KURZE ÜBUNG 1 ::
Gib die Stelle der Buchbesprechung zwischen „Im Laufe des“ und „als Kunstausstellung sehen!“ einschließlich noch einmal wieder. Tausche dabei „Künstler“ gegen „Maler“ aus.

AUSZUG ::

Im Laufe des Buches begegnet Leo einem jungen Künstler, der sich ebenfalls mit der Trennung von Inhalt und Schrift beschäftigt. So schreibt er zum Beispiel auf große Seiten Übersetzungen lateinischer Texte und beginnt dazu mit dem lateinischen Alphabet, lässt die Zeichen aber allmählich in chinesische Han-Schrift übergehen. Das würde ich zu gerne im echten Leben als Kunstausstellung sehen!
Die Erzählperspektive:
Die Geschichte wird nicht, wie man erwarten könnte, aus der Ich-Perspektive erzählt. Stattdessen erreichen die Erzähl-Fragmente den Leser sozusagen aus dritter Hand: der personale Erzähler, ein Bekannter Leos, bezieht seine Informationen zum großen Teil aus Dokumenten und von einem gemeinsamen Freund, dessen Erinnerungen möglicherweise nicht hundertprozentig zu trauen ist.
Durch den unzuverlässigen Erzähler bleibt der Wahrheitsgehalt der Geschehnisse weiter in der Schwebe und gewinnt den Charakter eines Fiebertraums.
Zu guter Letzt: ein moderner Schauerroman?
Ich habe mir beim Lesen zahlreiche Passagen notiert, mir Wörter und Sätze angestrichen, die eine zum Schneiden dichte Atmosphäre aufbauen. Manches unterstreicht ganz offensichtlich das düstere Ambiente der Geschichte, anderes kommt hingegen mit einer Prise Humor daher – so übernachtet Leo, unser Ritter von der traurigen Gestalt, zum Beispiel im Hotel Schierling in der Essiggasse.

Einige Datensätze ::
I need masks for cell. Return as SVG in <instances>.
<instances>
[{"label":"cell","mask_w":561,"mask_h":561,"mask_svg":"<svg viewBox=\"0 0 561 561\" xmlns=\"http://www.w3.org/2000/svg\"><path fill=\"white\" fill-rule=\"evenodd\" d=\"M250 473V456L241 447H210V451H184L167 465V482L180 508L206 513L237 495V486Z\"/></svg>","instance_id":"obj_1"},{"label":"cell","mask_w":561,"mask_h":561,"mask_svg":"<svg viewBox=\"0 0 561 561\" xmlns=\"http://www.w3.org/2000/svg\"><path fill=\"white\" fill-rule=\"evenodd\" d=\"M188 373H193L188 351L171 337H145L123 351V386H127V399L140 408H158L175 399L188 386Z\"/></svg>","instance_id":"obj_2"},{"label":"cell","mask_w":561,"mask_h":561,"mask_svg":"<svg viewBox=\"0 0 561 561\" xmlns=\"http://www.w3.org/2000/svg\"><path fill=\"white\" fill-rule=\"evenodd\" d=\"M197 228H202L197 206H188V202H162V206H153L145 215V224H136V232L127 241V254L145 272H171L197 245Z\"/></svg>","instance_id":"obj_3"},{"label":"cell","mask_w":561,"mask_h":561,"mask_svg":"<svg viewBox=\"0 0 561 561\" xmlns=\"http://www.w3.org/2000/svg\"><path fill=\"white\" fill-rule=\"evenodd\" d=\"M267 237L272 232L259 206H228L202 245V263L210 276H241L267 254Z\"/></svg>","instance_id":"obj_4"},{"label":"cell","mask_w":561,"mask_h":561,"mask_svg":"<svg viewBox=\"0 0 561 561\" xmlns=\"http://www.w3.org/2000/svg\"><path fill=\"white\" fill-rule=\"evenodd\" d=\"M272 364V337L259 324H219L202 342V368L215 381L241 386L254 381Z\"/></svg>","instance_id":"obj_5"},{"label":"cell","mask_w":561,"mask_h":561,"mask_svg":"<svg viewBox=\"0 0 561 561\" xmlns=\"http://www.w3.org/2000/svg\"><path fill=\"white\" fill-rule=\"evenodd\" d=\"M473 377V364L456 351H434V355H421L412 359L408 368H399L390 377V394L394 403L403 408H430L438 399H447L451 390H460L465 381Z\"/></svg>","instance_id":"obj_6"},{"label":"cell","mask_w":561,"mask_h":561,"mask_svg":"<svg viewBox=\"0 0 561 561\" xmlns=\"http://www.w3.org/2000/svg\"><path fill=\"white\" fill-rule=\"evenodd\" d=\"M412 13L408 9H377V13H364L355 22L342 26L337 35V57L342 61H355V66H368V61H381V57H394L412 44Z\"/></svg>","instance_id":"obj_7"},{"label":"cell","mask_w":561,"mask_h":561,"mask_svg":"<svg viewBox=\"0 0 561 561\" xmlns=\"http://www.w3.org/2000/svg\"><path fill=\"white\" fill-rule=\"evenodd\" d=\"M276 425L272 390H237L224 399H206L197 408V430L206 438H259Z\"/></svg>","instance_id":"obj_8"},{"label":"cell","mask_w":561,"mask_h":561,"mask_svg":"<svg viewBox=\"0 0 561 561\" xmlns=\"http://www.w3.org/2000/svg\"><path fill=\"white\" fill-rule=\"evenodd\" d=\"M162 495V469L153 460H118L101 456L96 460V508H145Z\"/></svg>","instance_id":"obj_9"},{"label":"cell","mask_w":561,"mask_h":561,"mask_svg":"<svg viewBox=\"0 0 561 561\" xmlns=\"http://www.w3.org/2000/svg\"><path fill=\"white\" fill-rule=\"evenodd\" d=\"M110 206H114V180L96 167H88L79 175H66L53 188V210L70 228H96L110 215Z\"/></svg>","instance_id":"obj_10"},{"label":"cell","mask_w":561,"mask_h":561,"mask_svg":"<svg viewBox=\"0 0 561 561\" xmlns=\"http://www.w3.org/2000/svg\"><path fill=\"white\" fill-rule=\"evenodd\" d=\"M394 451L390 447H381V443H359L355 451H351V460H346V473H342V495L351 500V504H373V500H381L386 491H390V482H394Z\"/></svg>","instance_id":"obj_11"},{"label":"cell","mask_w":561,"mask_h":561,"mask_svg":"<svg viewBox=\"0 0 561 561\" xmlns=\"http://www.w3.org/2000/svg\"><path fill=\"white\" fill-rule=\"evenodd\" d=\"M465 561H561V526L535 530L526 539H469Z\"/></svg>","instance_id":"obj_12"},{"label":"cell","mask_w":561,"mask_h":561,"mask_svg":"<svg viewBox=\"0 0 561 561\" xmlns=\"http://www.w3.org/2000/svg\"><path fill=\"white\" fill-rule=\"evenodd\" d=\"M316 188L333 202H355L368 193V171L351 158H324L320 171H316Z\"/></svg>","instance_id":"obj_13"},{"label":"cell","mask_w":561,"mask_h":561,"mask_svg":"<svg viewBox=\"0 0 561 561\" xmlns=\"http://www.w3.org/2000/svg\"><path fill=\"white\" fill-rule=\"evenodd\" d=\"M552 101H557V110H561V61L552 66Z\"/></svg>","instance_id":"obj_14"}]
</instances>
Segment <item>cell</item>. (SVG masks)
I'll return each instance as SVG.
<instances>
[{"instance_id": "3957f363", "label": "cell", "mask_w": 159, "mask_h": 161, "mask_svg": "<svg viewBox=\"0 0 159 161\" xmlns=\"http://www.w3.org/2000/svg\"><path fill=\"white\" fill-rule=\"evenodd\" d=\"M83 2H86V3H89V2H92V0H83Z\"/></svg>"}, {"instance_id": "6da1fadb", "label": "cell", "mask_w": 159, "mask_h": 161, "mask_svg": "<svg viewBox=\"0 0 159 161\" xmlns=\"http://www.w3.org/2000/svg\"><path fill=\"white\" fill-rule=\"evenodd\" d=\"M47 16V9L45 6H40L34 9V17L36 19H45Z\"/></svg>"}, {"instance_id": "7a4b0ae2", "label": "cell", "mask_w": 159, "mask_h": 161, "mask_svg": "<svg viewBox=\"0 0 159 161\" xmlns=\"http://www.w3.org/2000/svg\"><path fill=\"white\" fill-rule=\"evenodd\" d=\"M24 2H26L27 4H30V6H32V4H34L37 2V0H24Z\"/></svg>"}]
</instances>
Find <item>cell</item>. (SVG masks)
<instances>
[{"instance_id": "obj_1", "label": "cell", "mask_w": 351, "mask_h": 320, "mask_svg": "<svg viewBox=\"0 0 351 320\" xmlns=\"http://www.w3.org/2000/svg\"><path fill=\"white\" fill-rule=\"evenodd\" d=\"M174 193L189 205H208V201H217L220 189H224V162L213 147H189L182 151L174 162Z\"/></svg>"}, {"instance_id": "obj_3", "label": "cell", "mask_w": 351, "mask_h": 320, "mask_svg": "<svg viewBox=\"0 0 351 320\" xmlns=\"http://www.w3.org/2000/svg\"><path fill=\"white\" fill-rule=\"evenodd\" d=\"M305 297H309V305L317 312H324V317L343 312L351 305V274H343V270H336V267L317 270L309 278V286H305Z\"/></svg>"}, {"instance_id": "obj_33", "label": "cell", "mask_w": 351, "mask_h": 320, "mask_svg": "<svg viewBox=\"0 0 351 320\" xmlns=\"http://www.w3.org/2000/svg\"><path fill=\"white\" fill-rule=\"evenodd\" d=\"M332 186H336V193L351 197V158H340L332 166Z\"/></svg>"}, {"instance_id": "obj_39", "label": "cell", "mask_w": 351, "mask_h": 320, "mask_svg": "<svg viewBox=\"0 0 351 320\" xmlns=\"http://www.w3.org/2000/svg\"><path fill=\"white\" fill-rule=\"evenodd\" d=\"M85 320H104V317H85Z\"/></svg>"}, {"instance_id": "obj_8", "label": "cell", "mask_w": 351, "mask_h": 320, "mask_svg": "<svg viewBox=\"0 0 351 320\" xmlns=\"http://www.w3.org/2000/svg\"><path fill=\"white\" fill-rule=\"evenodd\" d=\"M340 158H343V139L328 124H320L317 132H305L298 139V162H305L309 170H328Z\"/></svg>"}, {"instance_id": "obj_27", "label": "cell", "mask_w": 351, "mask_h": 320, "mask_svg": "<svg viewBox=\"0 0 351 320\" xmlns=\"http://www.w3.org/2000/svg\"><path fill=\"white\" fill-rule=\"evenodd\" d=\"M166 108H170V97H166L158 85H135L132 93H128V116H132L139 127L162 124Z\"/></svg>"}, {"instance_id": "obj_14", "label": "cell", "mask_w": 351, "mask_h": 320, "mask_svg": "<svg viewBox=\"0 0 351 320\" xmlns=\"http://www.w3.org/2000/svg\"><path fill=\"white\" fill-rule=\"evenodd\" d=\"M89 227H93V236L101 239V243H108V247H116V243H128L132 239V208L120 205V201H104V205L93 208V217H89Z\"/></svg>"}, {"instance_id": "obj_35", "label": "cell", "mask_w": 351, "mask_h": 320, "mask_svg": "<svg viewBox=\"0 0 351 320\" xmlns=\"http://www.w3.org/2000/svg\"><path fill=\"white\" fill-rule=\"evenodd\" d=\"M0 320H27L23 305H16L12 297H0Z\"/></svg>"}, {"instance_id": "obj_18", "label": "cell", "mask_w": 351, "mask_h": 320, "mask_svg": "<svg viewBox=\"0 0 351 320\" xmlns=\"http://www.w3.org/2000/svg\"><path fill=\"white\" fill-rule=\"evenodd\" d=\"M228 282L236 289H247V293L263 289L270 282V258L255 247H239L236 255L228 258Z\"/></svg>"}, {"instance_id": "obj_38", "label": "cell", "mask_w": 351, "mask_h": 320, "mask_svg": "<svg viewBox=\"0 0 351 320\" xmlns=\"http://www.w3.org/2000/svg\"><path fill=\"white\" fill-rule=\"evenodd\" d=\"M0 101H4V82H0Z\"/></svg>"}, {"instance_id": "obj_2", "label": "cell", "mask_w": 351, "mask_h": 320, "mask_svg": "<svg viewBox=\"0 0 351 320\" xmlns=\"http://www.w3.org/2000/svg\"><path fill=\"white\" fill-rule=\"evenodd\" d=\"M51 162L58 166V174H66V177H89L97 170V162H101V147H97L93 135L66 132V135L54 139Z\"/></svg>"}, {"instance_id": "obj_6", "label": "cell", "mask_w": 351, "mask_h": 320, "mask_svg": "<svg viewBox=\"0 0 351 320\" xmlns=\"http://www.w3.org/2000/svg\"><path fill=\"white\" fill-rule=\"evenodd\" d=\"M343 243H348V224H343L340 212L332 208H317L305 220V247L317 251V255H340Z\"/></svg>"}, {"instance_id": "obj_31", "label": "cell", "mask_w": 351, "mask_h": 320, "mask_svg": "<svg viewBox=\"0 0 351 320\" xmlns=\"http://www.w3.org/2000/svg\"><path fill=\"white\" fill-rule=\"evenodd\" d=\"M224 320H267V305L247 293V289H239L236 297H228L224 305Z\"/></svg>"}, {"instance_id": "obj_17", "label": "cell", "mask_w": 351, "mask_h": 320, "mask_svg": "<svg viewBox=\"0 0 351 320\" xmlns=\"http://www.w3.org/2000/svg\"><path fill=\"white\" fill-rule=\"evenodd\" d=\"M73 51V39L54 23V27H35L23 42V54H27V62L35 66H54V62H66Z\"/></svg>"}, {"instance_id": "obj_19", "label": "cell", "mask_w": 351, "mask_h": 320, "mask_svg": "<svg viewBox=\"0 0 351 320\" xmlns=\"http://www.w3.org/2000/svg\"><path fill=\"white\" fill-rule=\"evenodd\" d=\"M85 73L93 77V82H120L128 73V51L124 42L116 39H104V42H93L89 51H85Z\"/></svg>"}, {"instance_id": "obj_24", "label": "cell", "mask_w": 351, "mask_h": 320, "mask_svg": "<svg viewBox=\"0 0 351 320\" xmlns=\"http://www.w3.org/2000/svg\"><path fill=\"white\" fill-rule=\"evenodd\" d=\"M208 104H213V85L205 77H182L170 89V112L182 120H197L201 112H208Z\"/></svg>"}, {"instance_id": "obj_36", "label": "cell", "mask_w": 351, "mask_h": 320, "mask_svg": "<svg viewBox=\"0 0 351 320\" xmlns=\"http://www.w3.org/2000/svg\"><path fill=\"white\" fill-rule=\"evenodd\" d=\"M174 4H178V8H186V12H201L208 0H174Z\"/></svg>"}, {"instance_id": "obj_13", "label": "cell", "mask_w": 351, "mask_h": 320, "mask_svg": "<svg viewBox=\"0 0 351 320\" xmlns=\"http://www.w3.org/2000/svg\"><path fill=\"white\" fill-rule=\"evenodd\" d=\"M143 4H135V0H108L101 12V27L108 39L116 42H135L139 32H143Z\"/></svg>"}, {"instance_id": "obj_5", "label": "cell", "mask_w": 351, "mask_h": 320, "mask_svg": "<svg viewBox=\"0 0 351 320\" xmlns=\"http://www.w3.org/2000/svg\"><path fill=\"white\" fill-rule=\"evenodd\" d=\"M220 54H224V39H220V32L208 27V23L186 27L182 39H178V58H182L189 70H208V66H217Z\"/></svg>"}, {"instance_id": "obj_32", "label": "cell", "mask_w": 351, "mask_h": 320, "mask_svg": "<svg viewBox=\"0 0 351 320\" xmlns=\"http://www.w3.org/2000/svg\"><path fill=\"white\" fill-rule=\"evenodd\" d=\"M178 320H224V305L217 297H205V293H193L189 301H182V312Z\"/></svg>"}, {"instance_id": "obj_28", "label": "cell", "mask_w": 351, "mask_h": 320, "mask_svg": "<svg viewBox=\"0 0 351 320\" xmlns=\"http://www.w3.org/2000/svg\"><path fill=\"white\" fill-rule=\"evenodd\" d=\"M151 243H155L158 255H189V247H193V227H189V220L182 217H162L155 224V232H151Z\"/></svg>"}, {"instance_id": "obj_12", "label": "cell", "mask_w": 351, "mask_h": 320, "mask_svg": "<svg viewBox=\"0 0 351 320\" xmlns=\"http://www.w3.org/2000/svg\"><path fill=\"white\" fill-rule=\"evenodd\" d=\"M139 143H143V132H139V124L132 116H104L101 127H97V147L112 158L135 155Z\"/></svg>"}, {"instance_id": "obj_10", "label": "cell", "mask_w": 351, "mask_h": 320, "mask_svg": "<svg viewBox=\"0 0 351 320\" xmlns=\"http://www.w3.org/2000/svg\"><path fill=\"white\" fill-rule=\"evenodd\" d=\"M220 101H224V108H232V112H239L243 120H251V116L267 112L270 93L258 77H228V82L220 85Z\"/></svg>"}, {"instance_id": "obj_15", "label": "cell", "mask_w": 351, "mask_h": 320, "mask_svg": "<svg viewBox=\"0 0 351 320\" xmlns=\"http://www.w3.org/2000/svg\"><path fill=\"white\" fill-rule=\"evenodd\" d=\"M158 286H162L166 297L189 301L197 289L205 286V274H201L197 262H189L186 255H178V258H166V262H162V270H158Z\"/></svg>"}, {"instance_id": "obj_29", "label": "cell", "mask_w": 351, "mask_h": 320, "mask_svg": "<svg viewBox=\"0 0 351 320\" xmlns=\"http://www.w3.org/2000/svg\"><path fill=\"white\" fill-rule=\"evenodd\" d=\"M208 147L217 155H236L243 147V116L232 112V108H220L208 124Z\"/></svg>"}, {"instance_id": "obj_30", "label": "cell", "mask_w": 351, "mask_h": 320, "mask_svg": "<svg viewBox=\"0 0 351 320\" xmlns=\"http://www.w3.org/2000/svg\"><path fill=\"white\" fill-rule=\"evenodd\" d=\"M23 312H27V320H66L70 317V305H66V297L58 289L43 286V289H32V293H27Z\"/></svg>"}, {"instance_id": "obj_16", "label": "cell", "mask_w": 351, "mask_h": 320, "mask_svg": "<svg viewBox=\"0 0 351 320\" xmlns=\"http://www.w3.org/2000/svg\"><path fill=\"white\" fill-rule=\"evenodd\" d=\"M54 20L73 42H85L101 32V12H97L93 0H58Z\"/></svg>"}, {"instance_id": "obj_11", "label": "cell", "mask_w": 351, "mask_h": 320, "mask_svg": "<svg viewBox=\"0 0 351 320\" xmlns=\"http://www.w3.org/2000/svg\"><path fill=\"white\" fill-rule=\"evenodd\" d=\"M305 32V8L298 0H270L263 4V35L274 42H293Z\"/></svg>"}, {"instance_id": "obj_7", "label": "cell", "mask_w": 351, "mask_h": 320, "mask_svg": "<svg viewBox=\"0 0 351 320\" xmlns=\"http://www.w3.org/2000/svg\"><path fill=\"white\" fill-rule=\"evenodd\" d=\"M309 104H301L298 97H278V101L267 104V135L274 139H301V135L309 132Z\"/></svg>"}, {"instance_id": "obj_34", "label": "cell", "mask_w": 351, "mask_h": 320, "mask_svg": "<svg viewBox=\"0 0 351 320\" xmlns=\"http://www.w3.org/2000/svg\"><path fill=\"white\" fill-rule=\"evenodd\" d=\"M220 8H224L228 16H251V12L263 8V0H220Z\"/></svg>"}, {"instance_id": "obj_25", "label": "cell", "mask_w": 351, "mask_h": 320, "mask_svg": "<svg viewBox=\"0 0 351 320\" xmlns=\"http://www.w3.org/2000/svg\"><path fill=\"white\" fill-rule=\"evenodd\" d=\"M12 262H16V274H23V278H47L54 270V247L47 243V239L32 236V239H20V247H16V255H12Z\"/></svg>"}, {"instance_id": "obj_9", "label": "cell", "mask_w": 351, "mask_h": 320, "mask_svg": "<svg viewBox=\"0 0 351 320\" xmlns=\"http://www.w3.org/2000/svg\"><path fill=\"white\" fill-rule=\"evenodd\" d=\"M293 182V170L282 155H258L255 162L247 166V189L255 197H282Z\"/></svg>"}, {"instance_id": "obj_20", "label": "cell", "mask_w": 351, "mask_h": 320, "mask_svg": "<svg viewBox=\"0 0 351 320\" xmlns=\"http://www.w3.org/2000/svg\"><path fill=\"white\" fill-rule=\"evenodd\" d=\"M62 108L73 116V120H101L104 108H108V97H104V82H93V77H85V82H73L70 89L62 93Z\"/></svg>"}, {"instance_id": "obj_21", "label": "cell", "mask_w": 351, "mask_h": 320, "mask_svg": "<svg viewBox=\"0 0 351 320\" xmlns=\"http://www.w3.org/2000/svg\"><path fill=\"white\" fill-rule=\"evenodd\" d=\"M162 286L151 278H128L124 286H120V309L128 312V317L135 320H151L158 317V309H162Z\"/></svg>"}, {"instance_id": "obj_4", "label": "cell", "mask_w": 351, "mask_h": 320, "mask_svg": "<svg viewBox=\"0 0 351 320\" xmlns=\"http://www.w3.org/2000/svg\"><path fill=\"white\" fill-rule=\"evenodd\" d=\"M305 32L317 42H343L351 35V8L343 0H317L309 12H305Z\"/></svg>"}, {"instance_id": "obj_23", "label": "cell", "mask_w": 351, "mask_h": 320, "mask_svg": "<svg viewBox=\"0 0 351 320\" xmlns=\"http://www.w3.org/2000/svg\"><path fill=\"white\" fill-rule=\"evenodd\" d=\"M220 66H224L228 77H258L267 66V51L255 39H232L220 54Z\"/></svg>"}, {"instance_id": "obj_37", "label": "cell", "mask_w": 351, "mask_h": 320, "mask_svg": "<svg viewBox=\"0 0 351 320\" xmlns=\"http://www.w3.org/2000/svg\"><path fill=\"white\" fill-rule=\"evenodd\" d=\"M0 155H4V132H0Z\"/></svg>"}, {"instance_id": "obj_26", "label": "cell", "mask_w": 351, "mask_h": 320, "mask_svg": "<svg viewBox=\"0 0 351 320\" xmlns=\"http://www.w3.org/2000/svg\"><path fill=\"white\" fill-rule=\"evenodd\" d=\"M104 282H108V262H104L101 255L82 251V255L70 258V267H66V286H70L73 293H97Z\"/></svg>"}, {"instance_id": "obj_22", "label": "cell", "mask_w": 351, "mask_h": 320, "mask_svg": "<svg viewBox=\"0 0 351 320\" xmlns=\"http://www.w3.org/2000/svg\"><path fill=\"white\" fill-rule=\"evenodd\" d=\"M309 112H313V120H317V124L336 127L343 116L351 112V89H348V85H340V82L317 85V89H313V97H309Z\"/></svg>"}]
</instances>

KURZE ÜBUNG 2 ::
Sammle alle Zeilen der Datensätze, in denen die Zeichenfolge „item“ vorkommt, und gib sie unverändert wieder.

VOLLSTÄNDIGE AUSGABE 1 ::
Im Laufe des Buches begegnet Leo einem jungen Maler, der sich ebenfalls mit der Trennung von Inhalt und Schrift beschäftigt. So schreibt er zum Beispiel auf große Seiten Übersetzungen lateinischer Texte und beginnt dazu mit dem lateinischen Alphabet, lässt die Zeichen aber allmählich in chinesische Han-Schrift übergehen. Das würde ich zu gerne im echten Leben als Kunstausstellung sehen!

VOLLSTÄNDIGE AUSGABE 2 ::
Segment <item>cell</item>. (SVG masks)
Find <item>cell</item>. (SVG masks)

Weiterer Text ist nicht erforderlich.